Anisa nama perempuan itu. Langkahnya gontai menelusuri malam yang tak lagi dikenalnya. Rasa sesal yang dalam, benci dan marah menyatu dalam dirinya. Hatinya menjerit, berontak. Rasanya ia ingin mati saja malam itu juga.

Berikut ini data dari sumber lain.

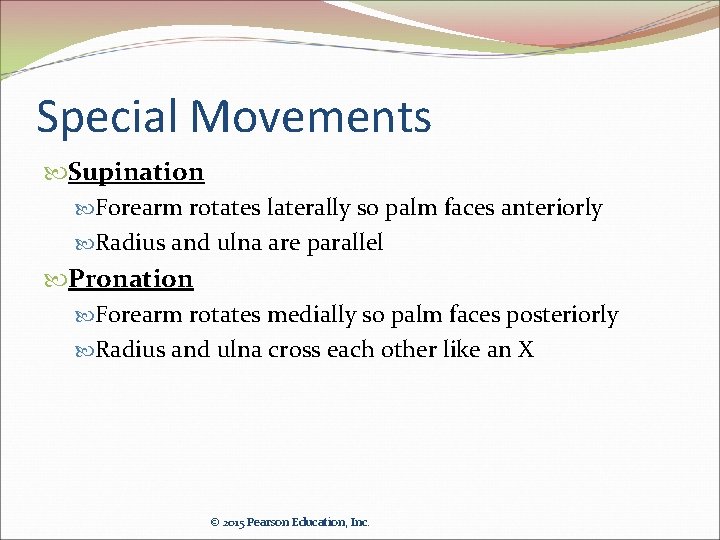 Special Movements

Supination

Forearm rotates laterally so palm faces anteriorly

Radius and ulna are parallel

Pronation

Forearm rotates medially so palm faces posteriorly

Radius and ulna cross each other like an X

© 2015 Pearson Education, Inc.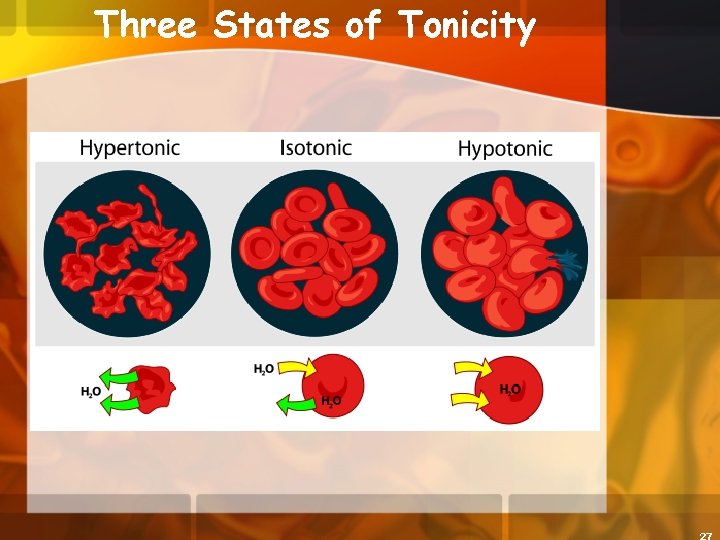 Three States of Tonicity

Hypertonic

Isotonic

Hypotonic

$H_2O$

$H_2O$

$H_2O$

$H_2O$

27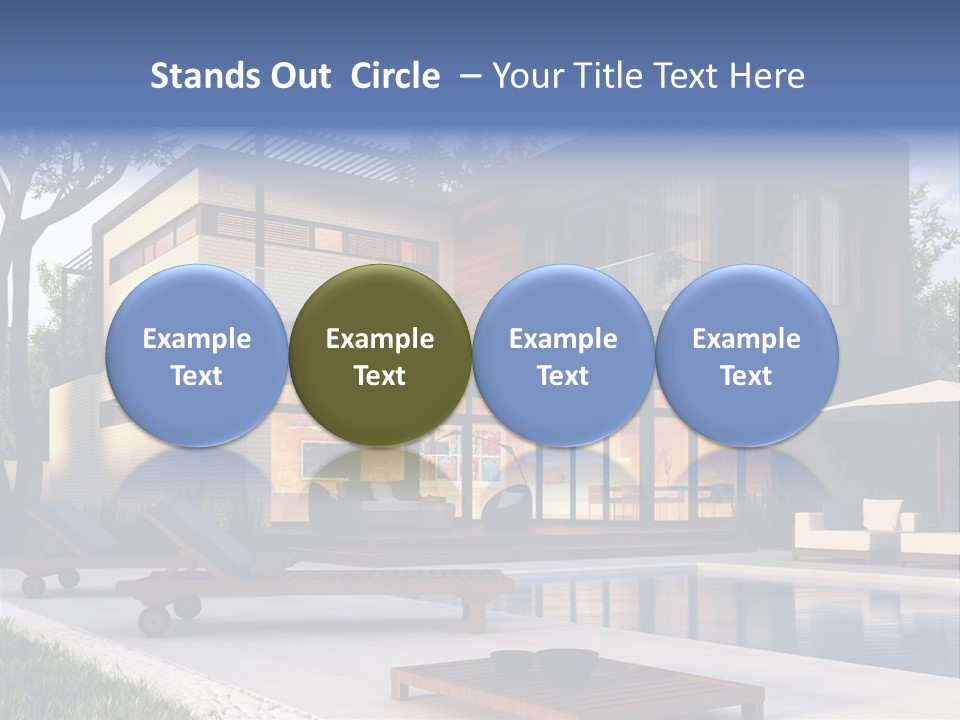 Stands Out Circle – Your Title Text Here

Example Text

Example Text

Example Text

Example Text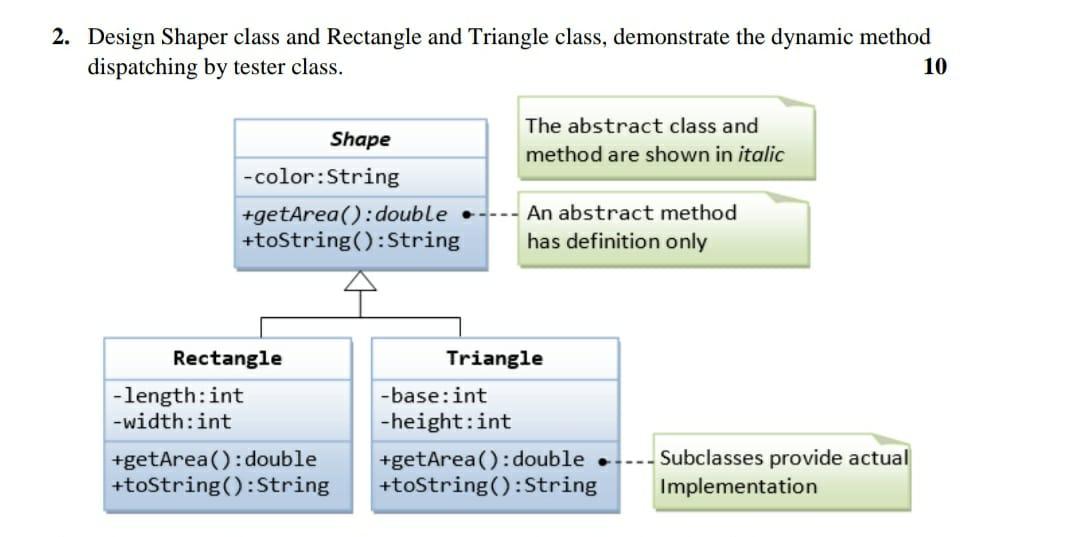 2. Design Shaper class and Rectangle and Triangle class, demonstrate the dynamic method dispatching by tester class. 10

Shape
-color:String
+getArea():double
+toString():String

The abstract class and method are shown in italic

An abstract method has definition only

Rectangle
-length:int
-width:int
+getArea():double
+toString():String

Triangle
-base:int
-height:int
+getArea():double
+toString():String

Subclasses provide actual Implementation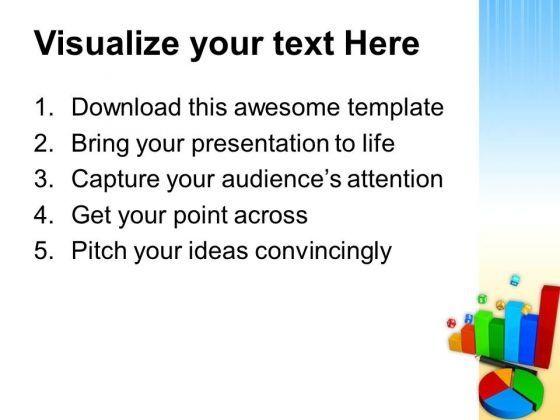 Visualize your text Here

1. Download this awesome template
2. Bring your presentation to life
3. Capture your audience's attention
4. Get your point across
5. Pitch your ideas convincingly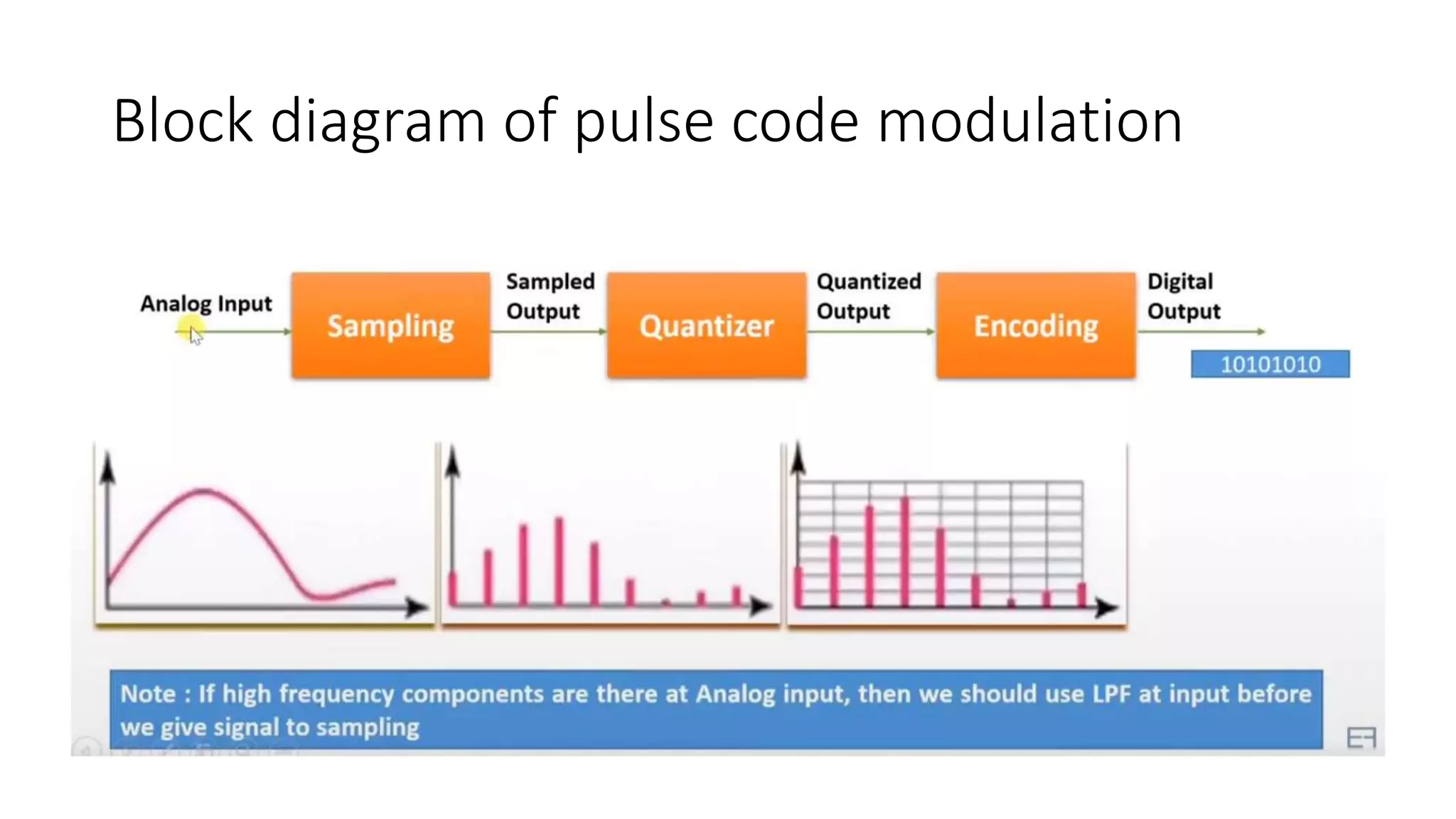 Block diagram of pulse code modulation

Analog Input

Sampling

Sampled Output

Quantizer

Quantized Output

Encoding

Digital Output

10101010

Note : If high frequency components are there at Analog input, then we should use LPF at input before we give signal to sampling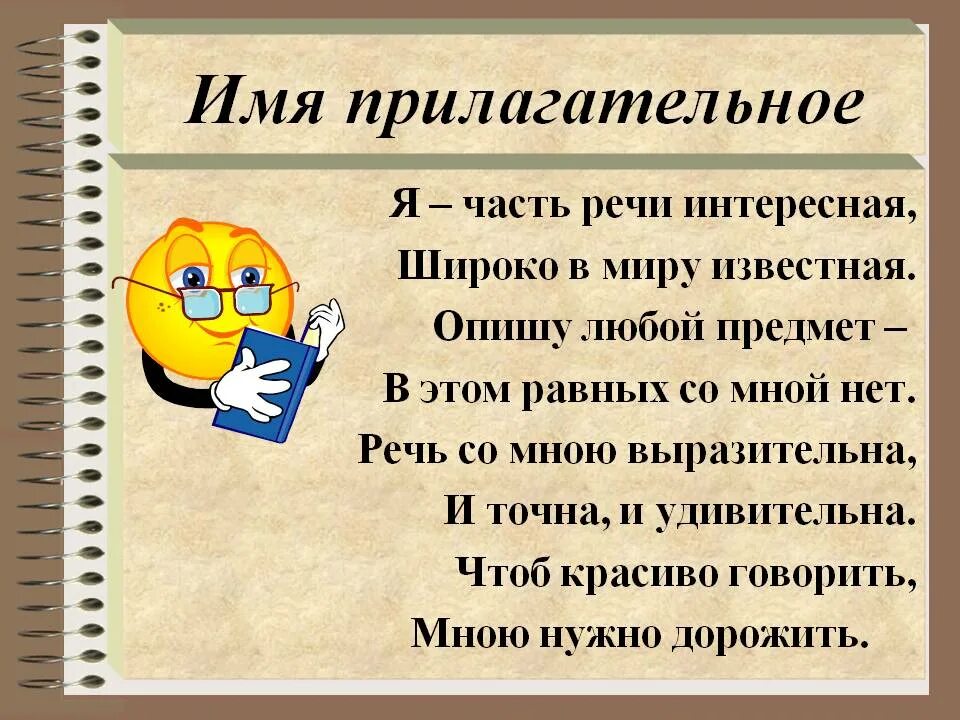 Имя прилагательное

Я – часть речи интересная,
Широко в миру известная.
Опишу любой предмет –
В этом равных со мной нет.
Речь со мною выразительна,
И точна, и удивительна.
Чтоб красиво говорить,
Мною нужно дорожить.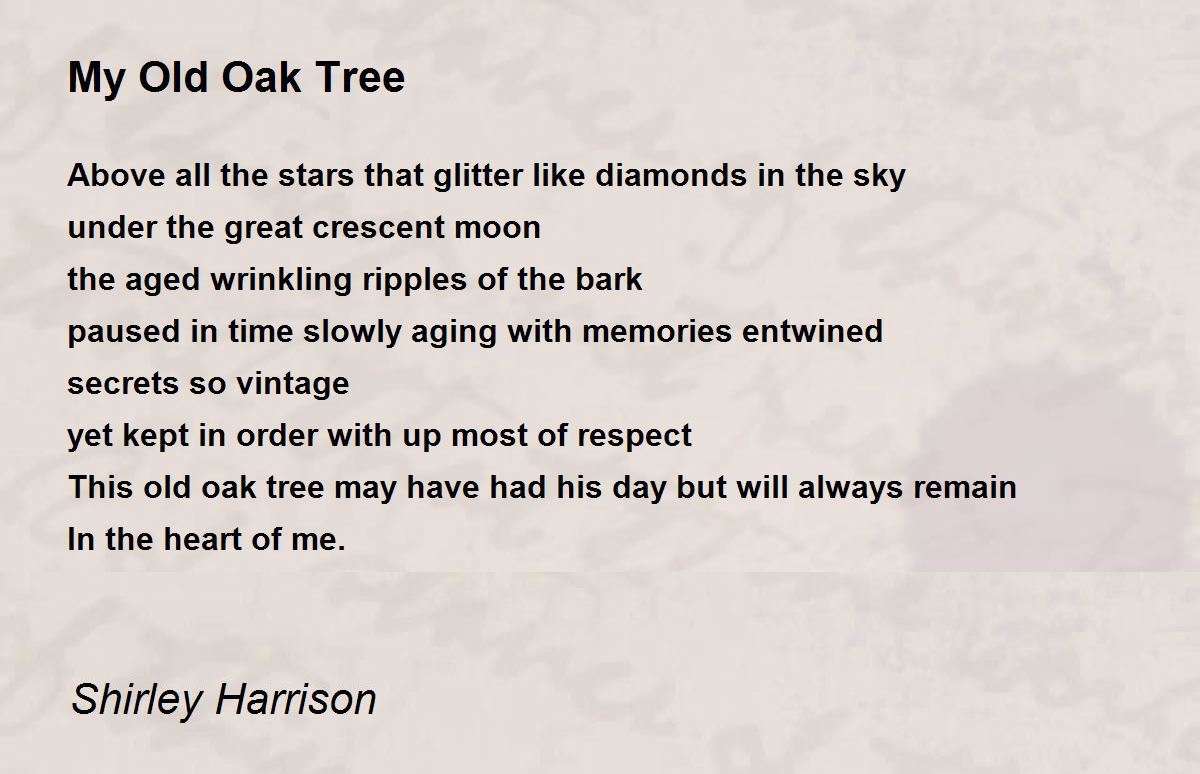 My Old Oak Tree

Above all the stars that glitter like diamonds in the sky
under the great crescent moon
the aged wrinkling ripples of the bark
paused in time slowly aging with memories entwined
secrets so vintage
yet kept in order with up most of respect
This old oak tree may have had his day but will always remain
In the heart of me.

Shirley Harrison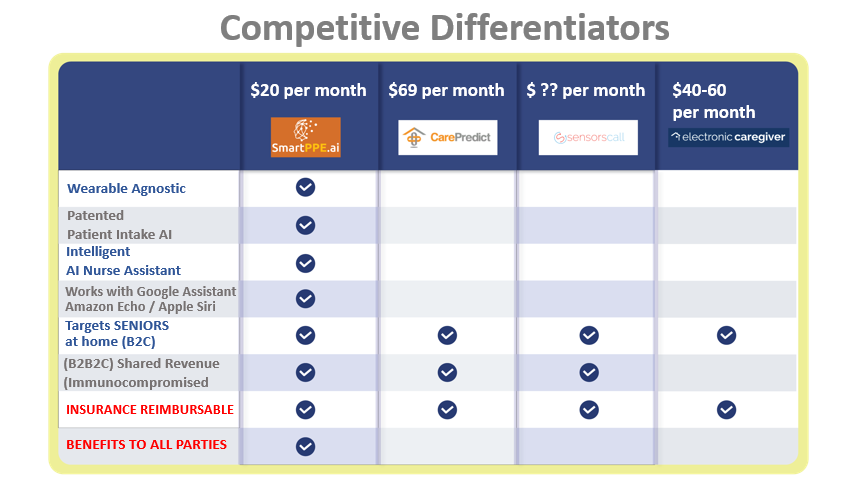 Competitive Differentiators

| | \$20 per month SmartPPE.ai | \$69 per month CarePredict | \$ ?? per month sensorscall | \$40-60 per month electronic caregiver |
|---|---|---|---|---|
| Wearable Agnostic | ✓ | | | |
| Patented Patient Intake AI | ✓ | | | |
| Intelligent AI Nurse Assistant | ✓ | | | |
| Works with Google Assistant Amazon Echo / Apple Siri | ✓ | | | |
| Targets SENIORS at home (B2C) | ✓ | ✓ | ✓ | ✓ |
| (B2B2C) Shared Revenue (Immunocompromised | ✓ | ✓ | ✓ | |
| INSURANCE REIMBURSABLE | ✓ | ✓ | ✓ | ✓ |
| BENEFITS TO ALL PARTIES | ✓ | | | |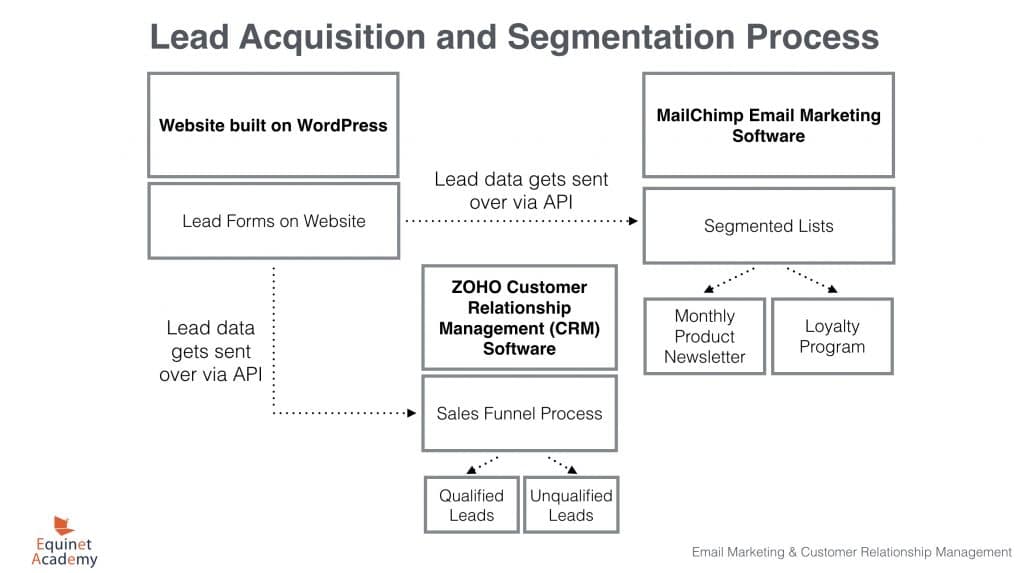 Lead Acquisition and Segmentation Process

Website built on WordPress

Lead Forms on Website

Lead data gets sent over via API

MailChimp Email Marketing Software

Segmented Lists

Monthly Product Newsletter

Loyalty Program

Lead data gets sent over via API

ZOHO Customer Relationship Management (CRM) Software

Sales Funnel Process

Qualified Leads

Unqualified Leads

Equinet Academy

Email Marketing & Customer Relationship Management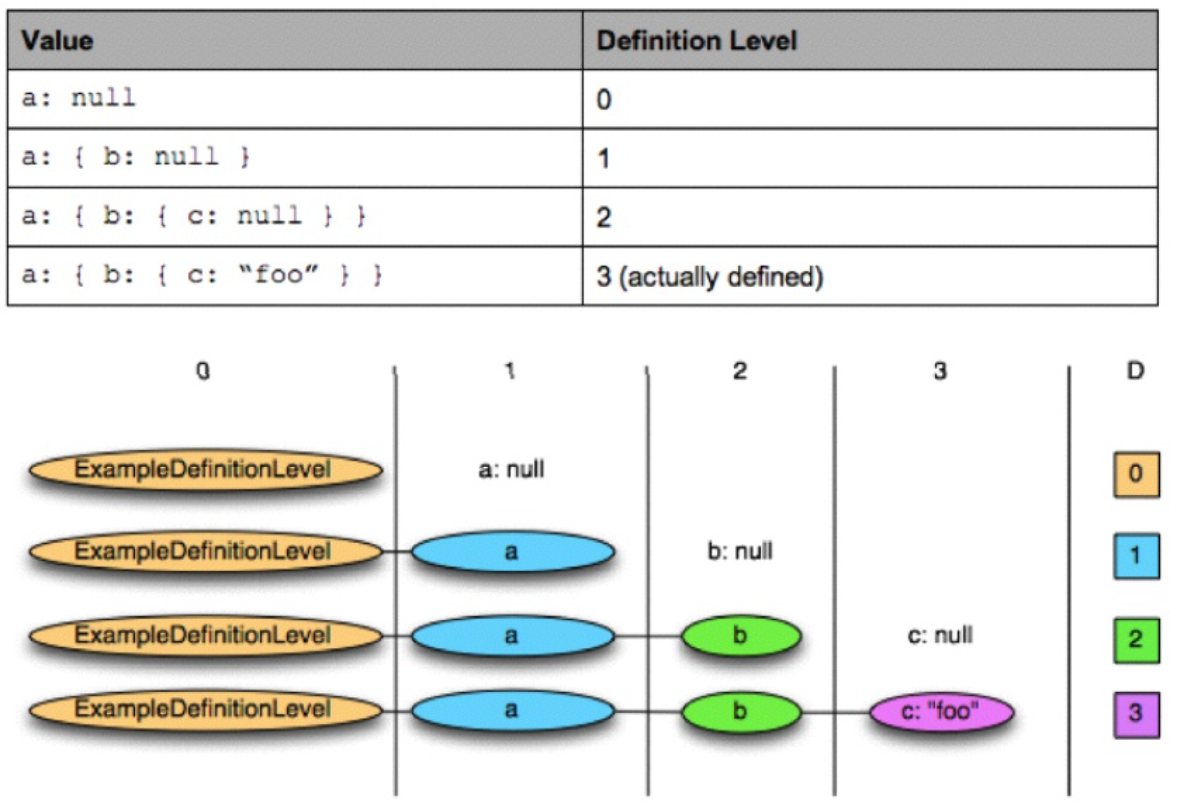 | Value | Definition Level |
|---|---|
| a: null | 0 |
| a: { b: null } | 1 |
| a: { b: { c: null } } | 2 |
| a: { b: { c: "foo" } } | 3 (actually defined) |

0 1 2 3 D

ExampleDefinitionLevel a: null 0

ExampleDefinitionLevel a b: null 1

ExampleDefinitionLevel a b c: null 2

ExampleDefinitionLevel a b c: "foo" 3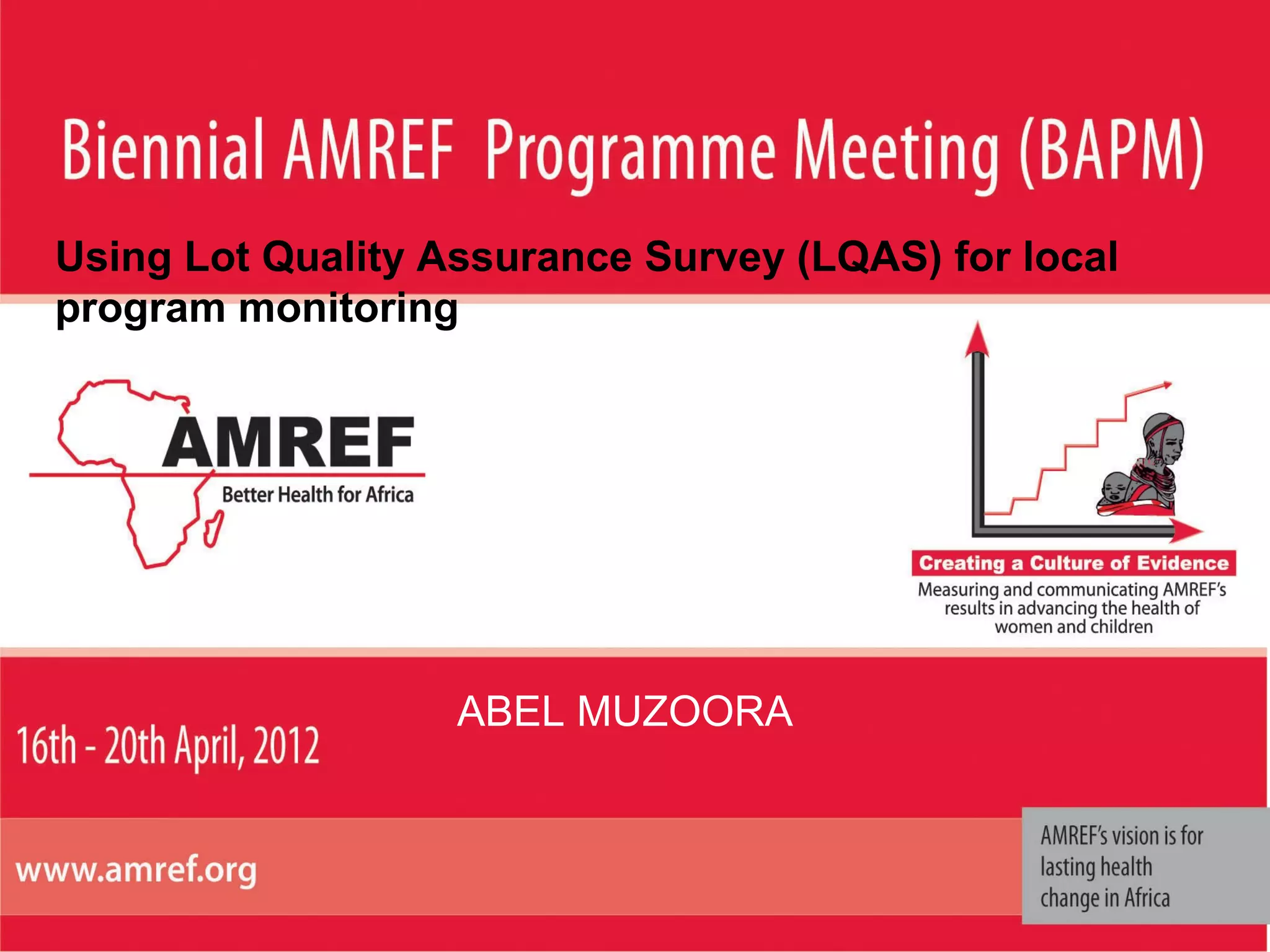 Biennial AMREF Programme Meeting (BAPM)

Using Lot Quality Assurance Survey (LQAS) for local program monitoring

AMREF
Better Health for Africa

Creating a Culture of Evidence
Measuring and communicating AMREF's results in advancing the health of women and children

ABEL MUZOORA

16th - 20th April, 2012

www.amref.org

AMREF's vision is for lasting health change in Africa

"Mengapa tidak Kau bunuh saja aku, Tuhan?" Anisa menangis dalam doanya. Ia tidak tahu lagi berada di jalan mana. Lelaki-lelaki yang telah membawanya pergi tanpa kerelaan telah membutakan jalan. Ia tak tahu lagi harus pergi kemana dan lewat mana? Ini jalan menuju kemana tak lagi dipikirkan. Ke surga? Ke neraka? Apa bedanya? Ia ingin menemui Pastor. Apakah akan lembut hati Pastor itu? Anisa ditelan kebimbangan yang dalam.
"Bunuh saja aku, Tuhan. Kirimkan lagi laki-laki yang lebih buas dan kejam," pintanya lagi dalam putus asa yang amat sangat. Anisa pun terjatuh di tengah jalan. Ia tak tahu lagi apakah esok pagi ia masih bernafas. Pelan-pelan malam yang jahanam menyelimuti tubuh kecilnya. Dari bibirnya yang mungil mengalun lagu-lagu kudus sekolah dasar: Oh Yesus, Ave Maria, Bunda Allah Tak Tercela... Terus-menerus bibir mungilnya menyanyikan lagu-lagu masa kecilnya sampai ia lelah dan tertidur.
Sementara, malam semakin jauh. Dalam tidurnya, Anisa bertemu dengan papa dan mamanya yang bergantian menuding-nuding mukanya.
"Makanya kalau malam, perempuan jangan suka blusukan!"
"Perempun model apa kamu ini?!"
"Lonthe!"
"Jalang!"
"Gatal!"
Satu persatu wajah papa dan mamanya muncul begitu dekat di matanya. Mulut mereka berbusa-busa penuh kutukan. Bola mata mereka ganas dan menuduh tiada henti. Anisa ingin membantah.
"Puih!" seorang lelaki meludahi mukanya sementara itu beberapa laki-laki yang entah dari mana mereka datang ikut menyumpahi dirinya.